Bay Ridge activist alleges pol’s poll is skewed, cites social media block

Mallory McMahon has a bone to pick with Assemblymember Nicole Malliotakis.

McMahon, a founder of the grassroots group Fight Back Bay Ridge, said she was unfairly rebuffed in her attempt to take part in a survey Malliotakis posted on Facebook and Twitter to gauge public opinion on a state plan to ban single-use plastic bags because the Republican lawmaker blocked her.

“I want to vote in @NMalliotakis’s plastic bag poll…but can’t because I’m blocked from engaging with her page,” McMahon wrote on Twitter on Thursday.
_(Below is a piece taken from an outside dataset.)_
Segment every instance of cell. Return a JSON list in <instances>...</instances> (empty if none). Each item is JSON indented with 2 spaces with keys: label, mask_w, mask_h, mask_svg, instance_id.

In that same tweet, McMahon pointed out that Spectrum News NY1 aired a story about Republican elected officials in Bay Ridge blocking people on social media sites like Facebook and Twitter.

Malliotakis represents parts of Bay Ridge and Staten Island. “She blocked me and a lot of other people,” McMahon told this newspaper.
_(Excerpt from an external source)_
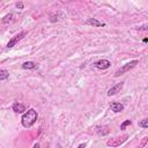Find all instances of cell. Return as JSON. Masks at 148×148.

After the NY1 story was posted, McMahon said, Malliotakis unblocked her on Twitter. “But I am still blocked from engaging with her page on Facebook. I can only like or dislike her posts. So I couldn’t take the survey,” McMahon said.

When this newspaper initially contacted Malliotakis, the lawmaker was asked specifically whether she had blocked McMahon on Twitter. She flatly denied it. “I haven’t blocked anybody. No one is blocked,” she told this newspaper.

But this newspaper attempted to reach Malliotakis again a second time to inquire as to whether she blocked McMahon on Facebook. By press time, Malliotakis had not yet responded.

On Friday, this newspaper did reach the pol, who denied that she blocked McMahon on Facebook or Twitter.

McMahon, who admitted that she is not a constituent of Malliotakis’, charged that the assembly member’s poll can’t be trusted because if the lawmaker is blocking people from participating, there is a strong likelihood that the results will be skewed. “If you post a survey and then block people from participating, how fair is that? It feels like smoke and mirrors to me,” she said.

For McMahon, the issue is much larger than a survey on plastic bags.

“These people are elected officials. They should expect the public to engage with them. This is a woman who ran for mayor,” McMahon said.

Malliotakis ran for mayor against Democrat Bill de Blasio in 2017 and lost.

The issue of whether elected officials can block members of the public from their social media pages has come up more and more frequently in recent years.

Constituents claim they have a right to fully engage with elected officials while politicians argue that they have a right to protect themselves from Internet trolls harassing them.

So far, the courts have sided with the public over the politicians.

In the most well known case to date, a federal court in Virginia ruled in 2018 that President Donald Trump could not block people from following him on Twitter because it would be a violation of their First Amendment rights.

The Facebook feud with Malliotakis isn’t the first time McMahon has had a dispute with a Bay Ridge elected official.

Last year, she confronted Republican Marty Golden at a debate when Golden was running for re-election as a state senator, and criticized him for refusing to meet with her one-on-one to discuss educational issues. Golden never granted McMahon’s request for a meeting.